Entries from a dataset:
= = = = =
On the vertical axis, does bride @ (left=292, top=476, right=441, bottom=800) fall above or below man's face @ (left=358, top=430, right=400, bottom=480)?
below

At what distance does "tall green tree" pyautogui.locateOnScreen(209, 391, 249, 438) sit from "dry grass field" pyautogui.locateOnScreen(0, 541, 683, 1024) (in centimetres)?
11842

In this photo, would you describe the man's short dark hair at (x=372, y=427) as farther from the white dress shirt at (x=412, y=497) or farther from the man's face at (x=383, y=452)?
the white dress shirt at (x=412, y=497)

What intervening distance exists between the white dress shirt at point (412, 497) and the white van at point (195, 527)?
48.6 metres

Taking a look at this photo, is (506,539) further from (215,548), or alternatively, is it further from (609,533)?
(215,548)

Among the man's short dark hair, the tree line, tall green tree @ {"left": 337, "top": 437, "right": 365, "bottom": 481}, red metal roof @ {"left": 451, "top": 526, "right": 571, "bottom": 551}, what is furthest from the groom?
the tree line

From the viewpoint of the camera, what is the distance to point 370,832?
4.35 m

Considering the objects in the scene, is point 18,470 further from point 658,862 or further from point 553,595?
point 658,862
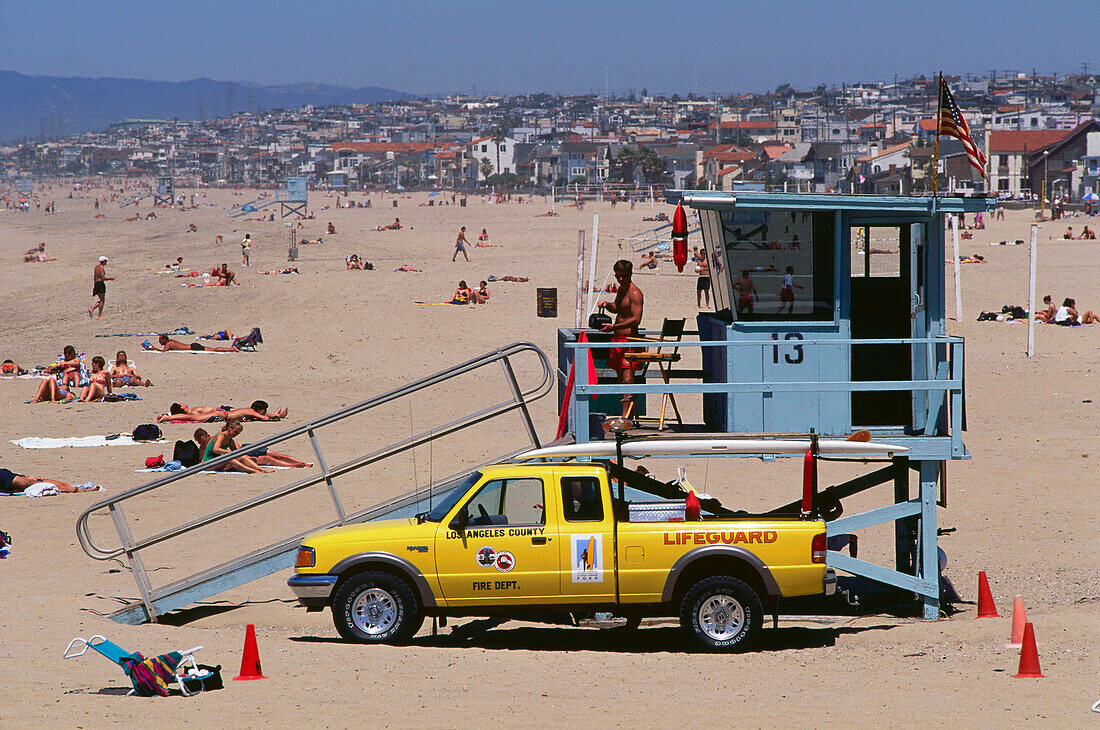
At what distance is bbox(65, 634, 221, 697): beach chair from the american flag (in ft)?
26.0

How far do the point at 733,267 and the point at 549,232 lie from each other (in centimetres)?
5849

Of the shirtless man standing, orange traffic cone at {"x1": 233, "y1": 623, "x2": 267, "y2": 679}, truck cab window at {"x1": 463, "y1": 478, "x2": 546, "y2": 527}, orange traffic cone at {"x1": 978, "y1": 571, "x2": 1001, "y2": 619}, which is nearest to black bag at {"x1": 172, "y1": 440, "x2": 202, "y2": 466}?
truck cab window at {"x1": 463, "y1": 478, "x2": 546, "y2": 527}

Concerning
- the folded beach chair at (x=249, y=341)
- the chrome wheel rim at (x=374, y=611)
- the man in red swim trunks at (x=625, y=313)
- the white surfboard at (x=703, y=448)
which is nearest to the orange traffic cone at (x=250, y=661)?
the chrome wheel rim at (x=374, y=611)

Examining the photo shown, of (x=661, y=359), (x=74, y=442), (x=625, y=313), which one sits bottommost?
(x=74, y=442)

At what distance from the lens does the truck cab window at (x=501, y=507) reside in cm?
948

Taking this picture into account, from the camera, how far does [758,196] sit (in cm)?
1066

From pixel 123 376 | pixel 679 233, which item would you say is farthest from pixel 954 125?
pixel 123 376

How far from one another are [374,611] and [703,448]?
298cm

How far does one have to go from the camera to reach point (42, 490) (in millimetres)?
15641

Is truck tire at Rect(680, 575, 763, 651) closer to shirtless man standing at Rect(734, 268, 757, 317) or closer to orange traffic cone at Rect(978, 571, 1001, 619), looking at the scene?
orange traffic cone at Rect(978, 571, 1001, 619)

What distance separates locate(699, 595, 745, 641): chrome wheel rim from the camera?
9.42m

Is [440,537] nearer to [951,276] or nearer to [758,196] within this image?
[758,196]

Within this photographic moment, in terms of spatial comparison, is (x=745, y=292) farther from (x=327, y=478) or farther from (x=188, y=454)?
(x=188, y=454)

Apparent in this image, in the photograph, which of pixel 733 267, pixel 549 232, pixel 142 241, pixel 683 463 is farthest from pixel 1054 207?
pixel 733 267
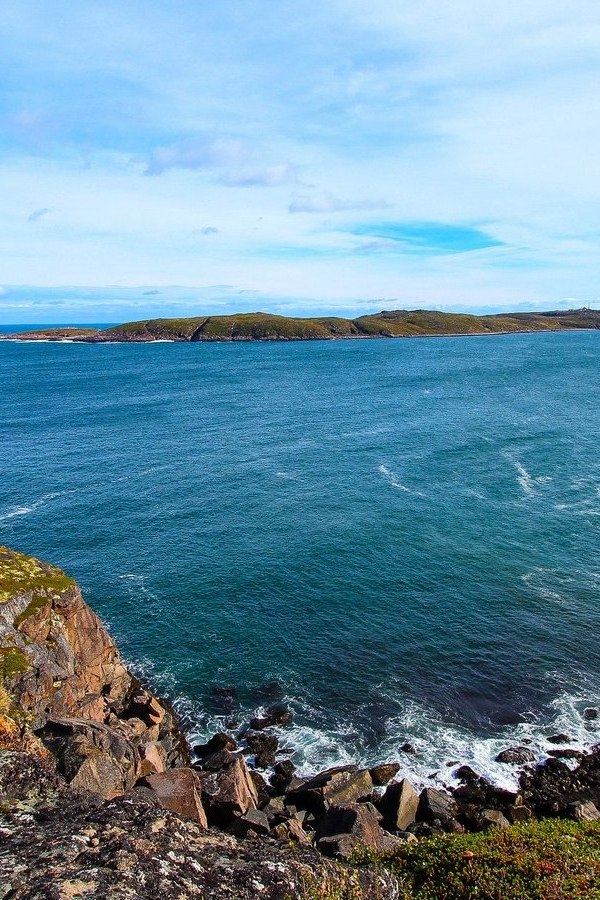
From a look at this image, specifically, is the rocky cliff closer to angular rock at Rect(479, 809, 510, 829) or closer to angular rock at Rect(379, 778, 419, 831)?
angular rock at Rect(379, 778, 419, 831)

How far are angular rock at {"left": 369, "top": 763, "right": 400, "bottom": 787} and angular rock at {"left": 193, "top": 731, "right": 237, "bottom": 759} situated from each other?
9.66 metres

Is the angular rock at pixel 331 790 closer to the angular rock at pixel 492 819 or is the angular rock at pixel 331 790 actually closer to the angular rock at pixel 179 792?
the angular rock at pixel 179 792

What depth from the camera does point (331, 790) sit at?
36156 mm

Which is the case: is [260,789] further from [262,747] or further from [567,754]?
[567,754]

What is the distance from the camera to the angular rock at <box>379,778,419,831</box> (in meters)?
34.6

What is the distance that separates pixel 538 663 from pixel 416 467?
47.1m

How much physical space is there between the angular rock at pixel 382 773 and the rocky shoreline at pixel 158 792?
8 centimetres

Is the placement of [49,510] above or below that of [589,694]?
above

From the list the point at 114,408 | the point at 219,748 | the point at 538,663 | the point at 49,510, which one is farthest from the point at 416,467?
the point at 114,408

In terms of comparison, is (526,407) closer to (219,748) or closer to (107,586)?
(107,586)

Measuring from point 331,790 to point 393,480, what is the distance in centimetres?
5535

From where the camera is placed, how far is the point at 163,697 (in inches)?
1817

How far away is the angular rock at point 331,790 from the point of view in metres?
35.8

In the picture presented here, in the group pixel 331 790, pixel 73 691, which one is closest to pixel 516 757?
pixel 331 790
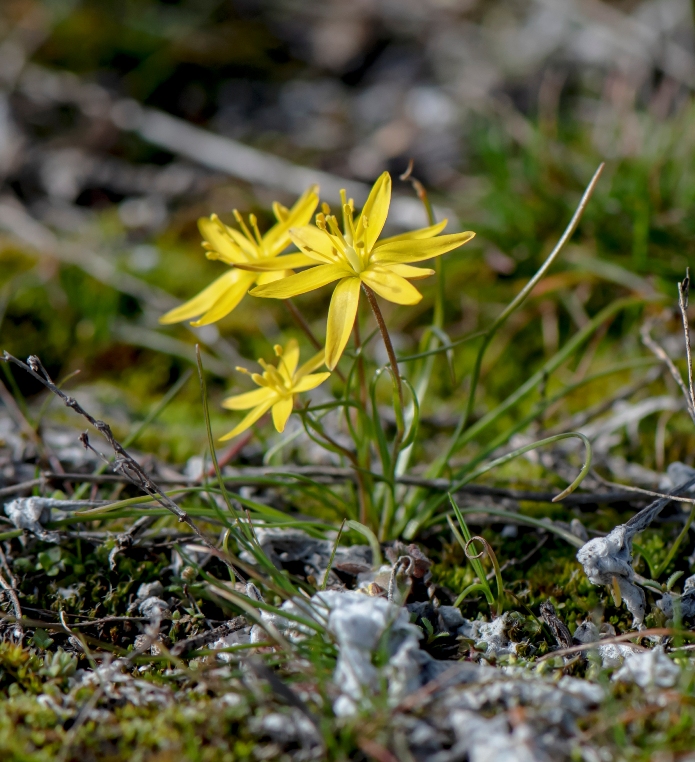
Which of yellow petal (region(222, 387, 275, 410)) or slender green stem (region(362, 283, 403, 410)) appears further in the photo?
yellow petal (region(222, 387, 275, 410))

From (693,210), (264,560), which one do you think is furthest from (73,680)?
(693,210)

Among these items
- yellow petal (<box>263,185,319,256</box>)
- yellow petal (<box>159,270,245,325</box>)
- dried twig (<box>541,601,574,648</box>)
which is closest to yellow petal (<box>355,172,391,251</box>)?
yellow petal (<box>263,185,319,256</box>)

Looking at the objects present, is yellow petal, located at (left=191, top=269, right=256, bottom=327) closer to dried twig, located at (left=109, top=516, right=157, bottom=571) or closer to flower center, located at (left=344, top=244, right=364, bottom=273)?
flower center, located at (left=344, top=244, right=364, bottom=273)

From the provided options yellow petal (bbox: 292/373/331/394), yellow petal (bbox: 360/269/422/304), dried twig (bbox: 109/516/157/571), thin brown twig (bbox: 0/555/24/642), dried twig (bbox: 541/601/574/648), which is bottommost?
thin brown twig (bbox: 0/555/24/642)

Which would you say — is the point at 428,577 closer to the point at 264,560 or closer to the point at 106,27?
the point at 264,560

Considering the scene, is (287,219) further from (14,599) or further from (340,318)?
(14,599)

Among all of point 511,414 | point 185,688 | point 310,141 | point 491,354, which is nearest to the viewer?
point 185,688

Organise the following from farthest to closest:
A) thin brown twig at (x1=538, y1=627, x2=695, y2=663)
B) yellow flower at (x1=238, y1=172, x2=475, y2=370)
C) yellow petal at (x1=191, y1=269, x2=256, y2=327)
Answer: yellow petal at (x1=191, y1=269, x2=256, y2=327), yellow flower at (x1=238, y1=172, x2=475, y2=370), thin brown twig at (x1=538, y1=627, x2=695, y2=663)

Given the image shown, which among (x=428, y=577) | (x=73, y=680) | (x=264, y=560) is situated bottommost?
(x=73, y=680)
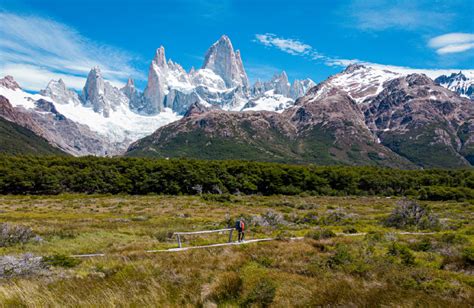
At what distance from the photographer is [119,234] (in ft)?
92.6

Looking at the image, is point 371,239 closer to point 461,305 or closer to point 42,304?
point 461,305

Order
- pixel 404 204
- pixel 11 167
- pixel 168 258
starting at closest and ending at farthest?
pixel 168 258
pixel 404 204
pixel 11 167

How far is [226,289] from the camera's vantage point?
1056cm

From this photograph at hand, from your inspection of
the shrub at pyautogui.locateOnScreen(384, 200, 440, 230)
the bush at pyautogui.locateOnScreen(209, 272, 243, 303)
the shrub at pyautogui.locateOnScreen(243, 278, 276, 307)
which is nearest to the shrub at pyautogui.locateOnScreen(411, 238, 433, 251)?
the shrub at pyautogui.locateOnScreen(384, 200, 440, 230)

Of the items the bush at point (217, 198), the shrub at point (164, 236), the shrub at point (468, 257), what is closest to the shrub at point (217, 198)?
the bush at point (217, 198)

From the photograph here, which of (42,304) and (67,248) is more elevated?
(42,304)

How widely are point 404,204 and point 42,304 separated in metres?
32.6

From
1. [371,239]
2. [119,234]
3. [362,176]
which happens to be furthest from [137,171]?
[371,239]

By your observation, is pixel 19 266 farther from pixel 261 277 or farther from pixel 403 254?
pixel 403 254

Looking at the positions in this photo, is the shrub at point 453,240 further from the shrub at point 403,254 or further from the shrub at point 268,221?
the shrub at point 268,221

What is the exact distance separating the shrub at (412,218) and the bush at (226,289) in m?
24.6

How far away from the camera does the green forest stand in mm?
88688

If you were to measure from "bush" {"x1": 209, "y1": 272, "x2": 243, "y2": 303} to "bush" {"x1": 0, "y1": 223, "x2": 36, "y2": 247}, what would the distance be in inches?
713

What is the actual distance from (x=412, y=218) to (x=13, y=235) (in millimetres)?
31838
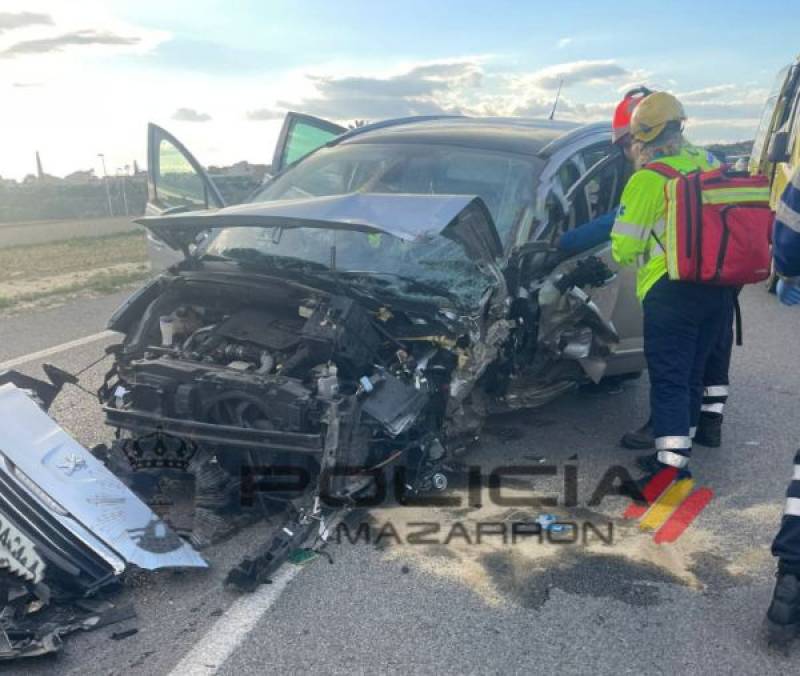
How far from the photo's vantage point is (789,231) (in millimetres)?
2553

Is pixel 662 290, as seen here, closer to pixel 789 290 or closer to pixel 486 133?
pixel 789 290

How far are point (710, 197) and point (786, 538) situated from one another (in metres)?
1.72

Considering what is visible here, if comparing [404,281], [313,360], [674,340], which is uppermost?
[404,281]

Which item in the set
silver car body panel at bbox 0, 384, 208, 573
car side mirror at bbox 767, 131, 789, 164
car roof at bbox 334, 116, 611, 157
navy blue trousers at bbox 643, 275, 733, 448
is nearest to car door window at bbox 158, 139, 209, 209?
car roof at bbox 334, 116, 611, 157

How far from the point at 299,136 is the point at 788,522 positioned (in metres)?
4.65

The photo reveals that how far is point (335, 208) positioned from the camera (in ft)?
11.8

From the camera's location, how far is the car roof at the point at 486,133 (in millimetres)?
4770

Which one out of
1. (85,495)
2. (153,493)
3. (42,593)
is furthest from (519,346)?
(42,593)

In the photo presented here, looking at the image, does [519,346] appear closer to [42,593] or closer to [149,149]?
[42,593]

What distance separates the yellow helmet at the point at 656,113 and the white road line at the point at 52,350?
4.41 meters

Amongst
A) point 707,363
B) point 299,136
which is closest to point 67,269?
point 299,136

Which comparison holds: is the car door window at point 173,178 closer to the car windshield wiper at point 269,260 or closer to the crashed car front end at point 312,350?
the car windshield wiper at point 269,260

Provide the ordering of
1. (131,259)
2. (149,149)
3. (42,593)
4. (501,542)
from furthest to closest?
(131,259)
(149,149)
(501,542)
(42,593)

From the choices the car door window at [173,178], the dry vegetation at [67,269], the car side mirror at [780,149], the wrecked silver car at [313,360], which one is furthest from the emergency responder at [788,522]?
the dry vegetation at [67,269]
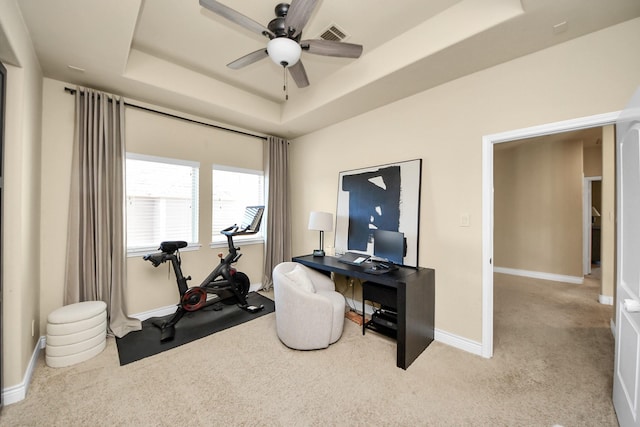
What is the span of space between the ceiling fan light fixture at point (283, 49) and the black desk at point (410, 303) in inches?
79.4

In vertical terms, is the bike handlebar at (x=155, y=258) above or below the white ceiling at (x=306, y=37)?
below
= = = = =
Brief: Repeat only the lines from the one with "Which comparison holds: is" through the end of the data, both included and exactly as written. Pictures stay out of the copy.

Reply:
Which comparison holds: is the car door window at point 173,178 closer to the car windshield wiper at point 269,260 or closer to the crashed car front end at point 312,350?
the car windshield wiper at point 269,260

Provide the ordering of
1. (131,259)
2. (149,149)
3. (42,593)
4. (501,542)
from furthest to closest?
(131,259)
(149,149)
(501,542)
(42,593)

From the choices the car door window at [173,178], the dry vegetation at [67,269], the car side mirror at [780,149], the wrecked silver car at [313,360], which one is furthest from the emergency responder at [788,522]?
the dry vegetation at [67,269]
What is the span of space between the ceiling fan light fixture at point (283, 49) and the black desk at point (410, 303) in inches?
79.4

In vertical terms, is the bike handlebar at (x=155, y=258) above or below the white ceiling at (x=306, y=37)?
below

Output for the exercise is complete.